Let me walk through a simple version based on the description above, ignoring that it's rather inefficient:

Start with an array of size 64, with 32 elements.

Our first action is either a push or a pop. I'll split those up.

* * * If the first action is a push:

From here, call the existing array Small and make a new 128 element array called Big.

For the first push, store it in Small[32]. Then copy Small[0] and Small[1] to Big[0] and Big[1].

For the second push, store it in Small[33]. Then copy Small[2] and Small[3] to Big[2] and Big[3].

Then for a pop, just remove the element in Small[33].

Then pushing again, store it in Small[33]. Then copy Small[2] and Small[3] to Big[2] and Big[3]. Notice how this is exactly the same as the previous push. And if you undid two pushes, then did two more pushes, both of them would be the same as they were before.

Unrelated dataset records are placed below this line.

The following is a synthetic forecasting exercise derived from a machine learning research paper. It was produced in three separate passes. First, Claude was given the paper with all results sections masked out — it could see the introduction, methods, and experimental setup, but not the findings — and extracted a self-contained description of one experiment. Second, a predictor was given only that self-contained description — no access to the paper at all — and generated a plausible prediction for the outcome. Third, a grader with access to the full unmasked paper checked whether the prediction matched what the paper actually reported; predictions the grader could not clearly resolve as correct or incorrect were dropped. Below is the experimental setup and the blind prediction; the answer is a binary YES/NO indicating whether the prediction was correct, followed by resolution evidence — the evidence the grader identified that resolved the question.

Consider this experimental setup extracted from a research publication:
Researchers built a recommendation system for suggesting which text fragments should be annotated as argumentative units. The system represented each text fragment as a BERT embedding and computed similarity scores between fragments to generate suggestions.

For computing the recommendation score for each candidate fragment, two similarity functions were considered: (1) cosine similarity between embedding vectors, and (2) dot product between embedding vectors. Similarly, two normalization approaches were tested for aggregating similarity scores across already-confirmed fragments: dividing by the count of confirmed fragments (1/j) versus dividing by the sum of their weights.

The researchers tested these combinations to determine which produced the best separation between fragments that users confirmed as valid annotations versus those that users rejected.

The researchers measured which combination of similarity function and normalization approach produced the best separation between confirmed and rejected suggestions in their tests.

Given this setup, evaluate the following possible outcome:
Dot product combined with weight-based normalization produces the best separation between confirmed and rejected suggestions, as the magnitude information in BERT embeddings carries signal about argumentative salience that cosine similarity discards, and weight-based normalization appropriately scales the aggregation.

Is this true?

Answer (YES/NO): NO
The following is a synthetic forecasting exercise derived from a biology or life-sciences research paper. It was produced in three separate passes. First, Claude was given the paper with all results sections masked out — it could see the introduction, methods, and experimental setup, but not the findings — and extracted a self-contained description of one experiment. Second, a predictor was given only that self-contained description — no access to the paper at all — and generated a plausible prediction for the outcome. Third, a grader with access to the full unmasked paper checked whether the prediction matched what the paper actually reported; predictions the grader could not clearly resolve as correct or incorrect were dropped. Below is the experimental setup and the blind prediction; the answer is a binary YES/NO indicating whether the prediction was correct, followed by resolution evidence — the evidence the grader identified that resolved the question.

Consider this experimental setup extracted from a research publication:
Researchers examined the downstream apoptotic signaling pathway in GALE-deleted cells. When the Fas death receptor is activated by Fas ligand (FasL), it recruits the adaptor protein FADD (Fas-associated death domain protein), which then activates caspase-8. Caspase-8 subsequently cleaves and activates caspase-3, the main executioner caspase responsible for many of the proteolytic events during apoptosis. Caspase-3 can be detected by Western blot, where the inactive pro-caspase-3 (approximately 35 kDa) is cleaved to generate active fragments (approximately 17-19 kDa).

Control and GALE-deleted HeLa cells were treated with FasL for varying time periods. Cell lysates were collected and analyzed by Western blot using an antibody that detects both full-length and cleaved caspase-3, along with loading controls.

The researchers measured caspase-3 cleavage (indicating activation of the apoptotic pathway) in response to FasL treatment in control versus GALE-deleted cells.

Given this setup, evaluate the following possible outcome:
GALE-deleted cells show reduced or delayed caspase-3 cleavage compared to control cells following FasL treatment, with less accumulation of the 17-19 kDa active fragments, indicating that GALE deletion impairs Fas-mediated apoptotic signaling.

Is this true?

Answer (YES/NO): NO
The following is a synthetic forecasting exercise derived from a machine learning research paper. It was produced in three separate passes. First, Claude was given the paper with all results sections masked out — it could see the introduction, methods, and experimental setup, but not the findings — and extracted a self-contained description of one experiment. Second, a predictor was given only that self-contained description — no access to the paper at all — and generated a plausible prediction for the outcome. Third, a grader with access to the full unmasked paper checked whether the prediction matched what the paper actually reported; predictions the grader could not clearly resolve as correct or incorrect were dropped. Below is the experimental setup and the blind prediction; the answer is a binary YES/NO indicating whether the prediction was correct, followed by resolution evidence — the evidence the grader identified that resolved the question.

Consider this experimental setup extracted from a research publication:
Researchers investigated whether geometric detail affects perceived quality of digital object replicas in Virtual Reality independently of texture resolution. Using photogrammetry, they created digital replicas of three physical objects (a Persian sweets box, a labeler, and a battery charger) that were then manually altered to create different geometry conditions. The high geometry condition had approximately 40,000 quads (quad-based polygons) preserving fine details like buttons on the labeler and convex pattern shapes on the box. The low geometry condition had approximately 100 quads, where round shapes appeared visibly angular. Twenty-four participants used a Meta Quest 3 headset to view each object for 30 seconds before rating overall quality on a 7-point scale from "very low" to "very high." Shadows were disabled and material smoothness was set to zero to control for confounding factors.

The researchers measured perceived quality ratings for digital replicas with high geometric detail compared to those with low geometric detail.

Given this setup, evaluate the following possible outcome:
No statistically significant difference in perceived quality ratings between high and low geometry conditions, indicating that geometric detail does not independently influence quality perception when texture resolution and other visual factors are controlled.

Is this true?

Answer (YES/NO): NO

So, analyzing this, once we push once, any arbitrary sequence of pushes and pops is going to do one of the following:

* Pushes is always more than pops, but the difference is always under 32. This bounces around forever, undoing and redoing pushes. This is valid, and always uses the same amount of space for 33-63 elements, so that's clearly linear too.

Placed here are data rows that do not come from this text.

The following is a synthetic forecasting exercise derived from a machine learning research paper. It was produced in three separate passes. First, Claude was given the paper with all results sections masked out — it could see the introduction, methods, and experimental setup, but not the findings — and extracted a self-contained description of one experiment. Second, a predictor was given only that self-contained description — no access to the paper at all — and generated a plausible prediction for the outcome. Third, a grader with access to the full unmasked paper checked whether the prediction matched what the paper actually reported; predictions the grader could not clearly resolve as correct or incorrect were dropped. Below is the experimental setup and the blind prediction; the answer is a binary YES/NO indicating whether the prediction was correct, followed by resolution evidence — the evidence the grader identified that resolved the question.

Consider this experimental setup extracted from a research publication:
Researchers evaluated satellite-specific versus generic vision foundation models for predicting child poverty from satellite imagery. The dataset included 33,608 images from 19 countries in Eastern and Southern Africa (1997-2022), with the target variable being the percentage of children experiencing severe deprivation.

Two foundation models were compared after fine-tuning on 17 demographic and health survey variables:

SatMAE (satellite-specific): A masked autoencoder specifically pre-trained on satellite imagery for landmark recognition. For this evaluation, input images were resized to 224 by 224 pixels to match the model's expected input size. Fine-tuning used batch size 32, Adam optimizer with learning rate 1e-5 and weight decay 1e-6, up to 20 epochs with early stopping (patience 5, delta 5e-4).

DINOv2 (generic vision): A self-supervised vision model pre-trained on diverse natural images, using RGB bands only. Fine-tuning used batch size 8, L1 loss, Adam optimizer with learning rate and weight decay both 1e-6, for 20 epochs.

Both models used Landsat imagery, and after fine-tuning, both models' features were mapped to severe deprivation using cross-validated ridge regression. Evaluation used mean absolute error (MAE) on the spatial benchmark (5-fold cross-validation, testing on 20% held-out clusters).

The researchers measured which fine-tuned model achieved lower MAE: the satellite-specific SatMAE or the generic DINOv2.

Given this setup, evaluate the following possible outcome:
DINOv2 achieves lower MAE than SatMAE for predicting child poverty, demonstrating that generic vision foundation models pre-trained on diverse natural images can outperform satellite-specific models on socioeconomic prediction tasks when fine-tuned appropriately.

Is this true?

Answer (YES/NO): YES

* Eventually pops catches up to pushes. This means we're back to 32 elements, right where we started. Throw out the 'Big' array too. Going back where we started is valid and uses linear space. If the next action is a push, go to the start of the push instructions. If it's a pop, go to the start of the pop instructions.

* Eventually pushes minus pops reaches 32. So now our Small array is completely full, and our Big array is half full, and they contain exactly the same data. Throw out the Small array. Now we're back where we started, except with twice as many elements in an array twice as big. Use all the same logic as before, but with 2x numbers. This is valid and uses linear space.

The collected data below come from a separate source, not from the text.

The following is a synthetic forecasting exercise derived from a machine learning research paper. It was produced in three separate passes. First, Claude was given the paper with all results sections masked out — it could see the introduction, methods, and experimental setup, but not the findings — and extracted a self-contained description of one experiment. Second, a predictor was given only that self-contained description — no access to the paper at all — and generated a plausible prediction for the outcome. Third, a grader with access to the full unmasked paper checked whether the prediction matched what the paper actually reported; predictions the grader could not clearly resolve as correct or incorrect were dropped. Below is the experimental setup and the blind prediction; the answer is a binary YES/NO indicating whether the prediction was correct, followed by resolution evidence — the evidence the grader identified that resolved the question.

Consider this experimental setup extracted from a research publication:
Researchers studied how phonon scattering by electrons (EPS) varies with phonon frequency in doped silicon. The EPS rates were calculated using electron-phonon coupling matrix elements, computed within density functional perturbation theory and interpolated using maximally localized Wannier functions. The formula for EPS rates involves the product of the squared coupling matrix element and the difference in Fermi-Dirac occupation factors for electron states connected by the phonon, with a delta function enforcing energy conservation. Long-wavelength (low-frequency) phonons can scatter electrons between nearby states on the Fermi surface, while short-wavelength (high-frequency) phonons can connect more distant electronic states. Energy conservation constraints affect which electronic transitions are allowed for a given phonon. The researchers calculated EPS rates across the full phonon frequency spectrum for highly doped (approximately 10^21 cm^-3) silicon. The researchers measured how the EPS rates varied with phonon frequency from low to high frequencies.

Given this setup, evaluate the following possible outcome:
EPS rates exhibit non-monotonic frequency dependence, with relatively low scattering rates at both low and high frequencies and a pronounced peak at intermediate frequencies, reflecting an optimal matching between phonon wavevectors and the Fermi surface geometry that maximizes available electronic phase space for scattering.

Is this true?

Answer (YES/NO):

* * * If the first action is a pop:

From here, call the existing array Big and make a new 32 element array called Small.

For the first pop, copy Big[0] to Small[0]. Then delete and return Big[31].

For the second pop, copy Big[1] to Small[1]. Then delete and return Big[30].

If we get a push, put it in Big[30].

If there's another pop, copy Big[1] to Small[1]. Then delete and return Big[30]. Notice how this is exactly the same as the previous pop. And if you undid two pops, then did two more pops, both of them would be the same as they were before.

So, analyzing this, once we pop once, any arbitrary sequence of pops and pushes is going to do one of the following:

* Pops are always more than pushes, but the difference is always under 16. This bounces around forever, undoing and redoing pops. This is valid, and always uses the same amount of space for 17-31 elements, so that's clearly linear too.

* Eventually pushes catch up to pops. This means we're back to 32 elements, right where we started. Throw out the 'Small' array too. Going back where we started is valid and uses linear space. If the next action is a push, go to the start of the push instructions. If it's a pop, go to the start of the pop instructions.

* Eventually pops minus pushes reaches 16. So now our Small array is half full, and our Big array is one quarter full, and they contain exactly the same data. Throw out the Big array. Now we're back where we started, except with half as many elements in an array half as big. Use all the same logic as before, but with numbers cut by 2x. This is valid and uses linear space.

There.

Now, there are easy optimizations that could be done on top of that to cut the memory use in half, or combine pushing and popping into the same logic, or all sorts of other improvements.

And you want to have a special case if the size gets too small to stop shrinking.

But that should be a perfectly good basic explanation of an algorithm that's very straightforward and has no wiggle room for anything to go wrong.